WHAT IS NEEDED:
Continue the recollection of 1968 and the first year at Boston College, starting right after its last sentence about choosing between medicine and international law.
** PAGE TEXT follows **
Has it really been almost FIFTY-FIVE years? Yes, I guess it has.
Those were times that still are bright memories to me. The music of Simon and Garfunkel with Mrs. Robinson, Vietnam and the My Lai massacre, the horrible killings of Martin Luther King, Jr. and Robert F. Kennedy, the crushing of the Prague Spring, MacArthur Park was melting (never did understand that)…And the movies: Rosemary’s Baby, Barbarella, 2001, Romeo and Juliet and, of course, Bullitt and Planet of the Apes.
Looking back, they really were NOT such great times! But I was young and was looking at life through hopeful eyes. I had just finished my first year at Boston College in the Summer of ’68. I had played soccer and thought that grades were not that important. So, the D in calculus was just a bump in the road. Then reality set in and I realized I had probably made a big “error in judgement” if I wanted to be accepted into medical school. But I wasn’t sure I wanted to go to medical school. I vacillated between medicine and international law, contemplating eventual grad school at the Georgetown School of Foreign Service.
** End of PAGE TEXT **
** INFORMATION SHOWN follows **
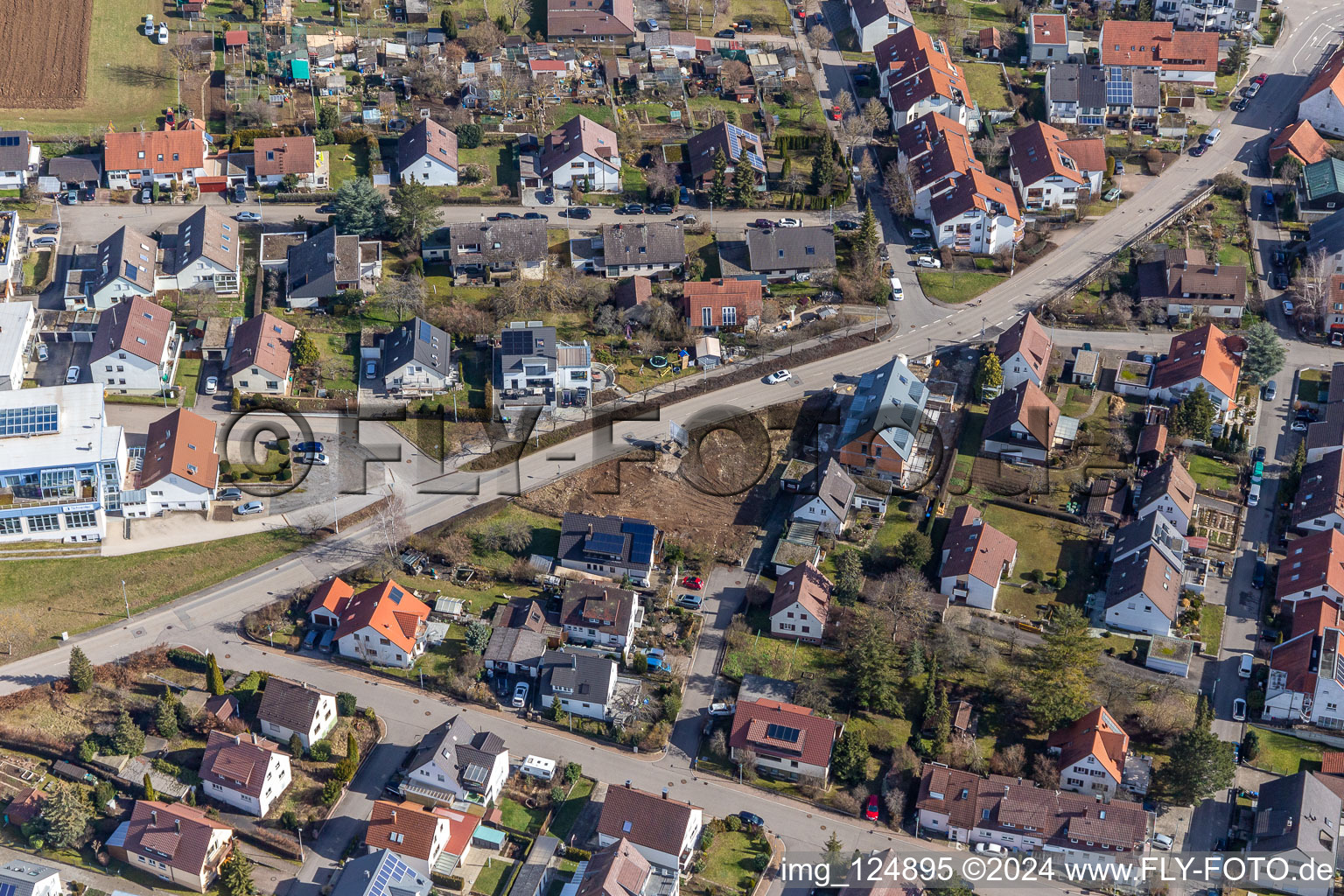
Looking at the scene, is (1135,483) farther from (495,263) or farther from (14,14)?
(14,14)

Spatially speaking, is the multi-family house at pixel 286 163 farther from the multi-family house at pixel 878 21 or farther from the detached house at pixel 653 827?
the detached house at pixel 653 827

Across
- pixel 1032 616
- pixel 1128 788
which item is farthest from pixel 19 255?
pixel 1128 788

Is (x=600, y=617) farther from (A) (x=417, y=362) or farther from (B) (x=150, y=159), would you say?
(B) (x=150, y=159)

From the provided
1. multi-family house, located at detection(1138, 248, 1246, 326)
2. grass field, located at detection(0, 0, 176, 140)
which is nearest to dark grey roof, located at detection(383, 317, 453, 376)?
grass field, located at detection(0, 0, 176, 140)

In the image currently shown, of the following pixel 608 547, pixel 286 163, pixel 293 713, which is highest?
pixel 286 163

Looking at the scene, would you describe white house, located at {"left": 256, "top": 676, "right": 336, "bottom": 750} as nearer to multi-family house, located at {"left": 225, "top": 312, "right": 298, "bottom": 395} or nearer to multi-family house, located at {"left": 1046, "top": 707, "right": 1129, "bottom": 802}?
multi-family house, located at {"left": 225, "top": 312, "right": 298, "bottom": 395}

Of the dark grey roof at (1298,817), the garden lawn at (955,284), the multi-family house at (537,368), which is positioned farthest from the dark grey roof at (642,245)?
the dark grey roof at (1298,817)

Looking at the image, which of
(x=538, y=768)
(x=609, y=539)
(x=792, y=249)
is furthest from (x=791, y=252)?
(x=538, y=768)
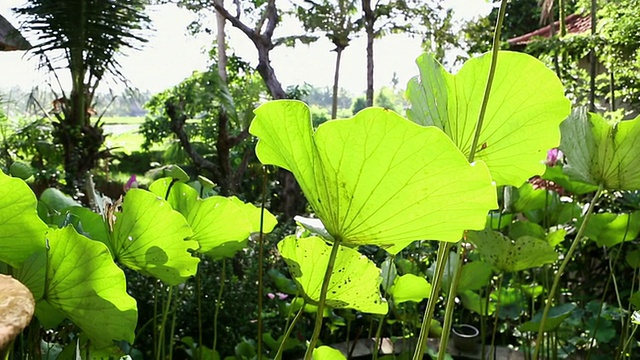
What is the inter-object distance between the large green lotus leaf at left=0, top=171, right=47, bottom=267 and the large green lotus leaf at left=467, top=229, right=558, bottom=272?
494 millimetres

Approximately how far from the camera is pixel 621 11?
2.19 metres

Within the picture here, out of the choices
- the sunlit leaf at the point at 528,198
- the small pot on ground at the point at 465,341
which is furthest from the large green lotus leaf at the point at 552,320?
the small pot on ground at the point at 465,341

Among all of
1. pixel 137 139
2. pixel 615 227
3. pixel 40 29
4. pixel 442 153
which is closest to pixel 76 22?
pixel 40 29

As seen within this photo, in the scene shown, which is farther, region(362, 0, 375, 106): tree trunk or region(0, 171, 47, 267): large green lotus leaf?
region(362, 0, 375, 106): tree trunk

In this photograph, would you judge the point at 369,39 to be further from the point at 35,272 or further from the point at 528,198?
the point at 35,272

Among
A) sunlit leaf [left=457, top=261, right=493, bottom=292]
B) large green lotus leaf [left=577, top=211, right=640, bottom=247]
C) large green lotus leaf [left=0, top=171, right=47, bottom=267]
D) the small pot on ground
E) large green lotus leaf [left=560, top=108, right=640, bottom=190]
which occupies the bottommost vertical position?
the small pot on ground

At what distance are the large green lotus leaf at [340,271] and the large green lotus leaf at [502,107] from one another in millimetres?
123

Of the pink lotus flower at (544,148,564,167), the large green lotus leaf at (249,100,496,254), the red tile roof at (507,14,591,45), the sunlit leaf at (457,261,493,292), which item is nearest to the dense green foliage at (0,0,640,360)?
the large green lotus leaf at (249,100,496,254)

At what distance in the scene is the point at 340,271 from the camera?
1.40ft

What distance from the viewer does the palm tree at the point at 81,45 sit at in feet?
12.6

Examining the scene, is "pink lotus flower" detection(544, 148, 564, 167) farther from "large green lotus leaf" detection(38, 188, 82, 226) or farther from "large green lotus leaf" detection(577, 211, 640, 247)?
"large green lotus leaf" detection(38, 188, 82, 226)

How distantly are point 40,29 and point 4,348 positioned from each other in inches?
183

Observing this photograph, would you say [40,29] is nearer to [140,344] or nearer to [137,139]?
[140,344]

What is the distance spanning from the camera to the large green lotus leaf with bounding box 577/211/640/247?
913mm
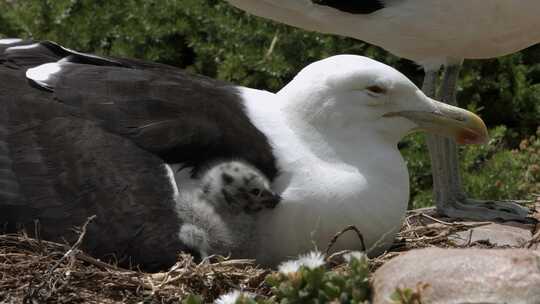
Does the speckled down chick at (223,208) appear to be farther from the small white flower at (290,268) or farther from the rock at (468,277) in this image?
the rock at (468,277)

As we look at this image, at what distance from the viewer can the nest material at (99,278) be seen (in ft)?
15.4

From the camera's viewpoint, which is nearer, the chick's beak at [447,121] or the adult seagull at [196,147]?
the adult seagull at [196,147]

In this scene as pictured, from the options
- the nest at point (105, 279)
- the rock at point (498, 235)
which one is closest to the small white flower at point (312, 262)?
the nest at point (105, 279)

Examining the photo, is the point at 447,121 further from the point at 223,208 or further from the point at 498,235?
the point at 223,208

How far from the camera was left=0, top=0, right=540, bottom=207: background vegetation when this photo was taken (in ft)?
27.8

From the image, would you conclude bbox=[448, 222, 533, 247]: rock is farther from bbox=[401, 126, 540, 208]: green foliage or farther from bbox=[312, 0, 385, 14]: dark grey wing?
bbox=[312, 0, 385, 14]: dark grey wing

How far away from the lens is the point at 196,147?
5125 millimetres

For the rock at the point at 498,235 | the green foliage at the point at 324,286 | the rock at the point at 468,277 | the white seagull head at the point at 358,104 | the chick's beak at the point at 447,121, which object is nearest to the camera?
the rock at the point at 468,277

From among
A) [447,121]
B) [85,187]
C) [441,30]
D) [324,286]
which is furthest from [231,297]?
[441,30]

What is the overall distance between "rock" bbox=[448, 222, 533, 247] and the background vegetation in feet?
5.67

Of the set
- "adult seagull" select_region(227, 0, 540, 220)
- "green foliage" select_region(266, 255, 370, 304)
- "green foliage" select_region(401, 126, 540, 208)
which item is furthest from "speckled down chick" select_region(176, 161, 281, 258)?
"green foliage" select_region(401, 126, 540, 208)

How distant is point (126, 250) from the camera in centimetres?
499

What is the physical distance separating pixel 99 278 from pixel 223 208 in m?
0.60

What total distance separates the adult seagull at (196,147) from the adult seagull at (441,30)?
981 millimetres
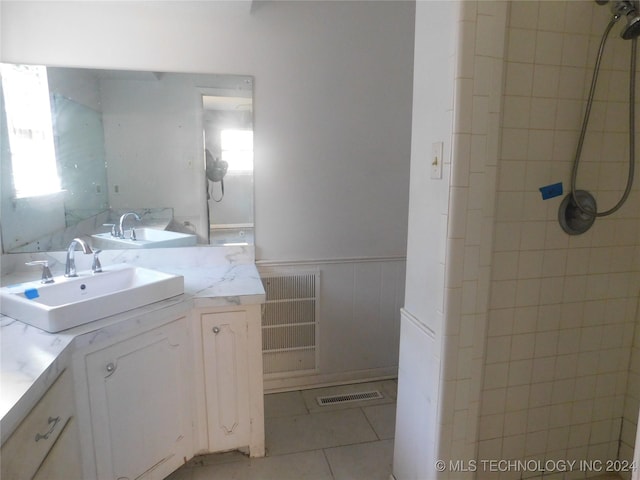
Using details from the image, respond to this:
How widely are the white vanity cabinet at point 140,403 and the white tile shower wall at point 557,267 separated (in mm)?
1245

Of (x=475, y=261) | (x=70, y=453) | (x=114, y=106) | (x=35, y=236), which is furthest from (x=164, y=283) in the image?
(x=475, y=261)

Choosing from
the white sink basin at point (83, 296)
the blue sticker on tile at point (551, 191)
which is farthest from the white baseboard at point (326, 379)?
the blue sticker on tile at point (551, 191)

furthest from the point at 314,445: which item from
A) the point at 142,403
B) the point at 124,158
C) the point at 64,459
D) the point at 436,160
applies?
the point at 124,158

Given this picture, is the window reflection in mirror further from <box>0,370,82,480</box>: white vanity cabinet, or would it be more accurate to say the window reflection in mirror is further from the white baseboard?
<box>0,370,82,480</box>: white vanity cabinet

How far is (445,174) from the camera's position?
1266 mm

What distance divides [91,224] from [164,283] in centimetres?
79

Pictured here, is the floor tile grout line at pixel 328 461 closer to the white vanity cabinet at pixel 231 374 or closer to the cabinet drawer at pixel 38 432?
the white vanity cabinet at pixel 231 374

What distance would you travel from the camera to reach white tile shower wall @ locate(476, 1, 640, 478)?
1.34 meters

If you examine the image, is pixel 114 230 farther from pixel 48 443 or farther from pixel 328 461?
pixel 328 461

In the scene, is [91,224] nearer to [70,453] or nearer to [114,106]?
[114,106]

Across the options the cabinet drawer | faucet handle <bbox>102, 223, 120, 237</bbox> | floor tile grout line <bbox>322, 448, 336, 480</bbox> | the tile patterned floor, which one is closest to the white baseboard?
the tile patterned floor

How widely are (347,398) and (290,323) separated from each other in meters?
** End of INFORMATION SHOWN **
TASK OUTPUT:
That summer I needed to finally set a course. I couldn’t go on bouncing. So, I decided to get a summer job in a hospital to see if I liked the medical field. This was complicated by the fact that I always was a bit nervous in hospitals. I kept on thinking they were the place where bad things happened. (As it turns out now, those thoughts may not have been so far off the mark….)
I became an orderly in surgery at what was then the premier hospital in Milwaukee. I was assigned to the Recovery Room, where I basically would pick up patients in the morning for surgery, assist in their recovery (which involved a lot of messy and smelly things to clean up) and then push them back to their rooms. But I also had a chance to observe surgery, and I was hooked. I could talk with the surgeons and could experience the excitement of this area of medicine. I remember conversations with a surgeon who had spent his younger years as a missionary in India. It sounded captivating.
So, I remember, so clearly, coming home and talking with my Dad. My Dad had enlisted in the Navy at age 17 during World War II. He had to finish high school via the GRE after the war and worked as a lithographer. Nobody in my family had ever graduated from college. My maternal grandfather came to this country as what would now be called an Unaccompanied Minor, worked as a laborer on the railroad and then proceeded to become a butcher and the owner of a small grocery store. He spoke English with a thick accent but was one of the wisest men I ever knew….
Anyway, I said: “Dad, I finally made up my mind. I want to go into medicine. You know, politics do not play a role in medicine like they do in international law or foreign service. You can seek the truth.”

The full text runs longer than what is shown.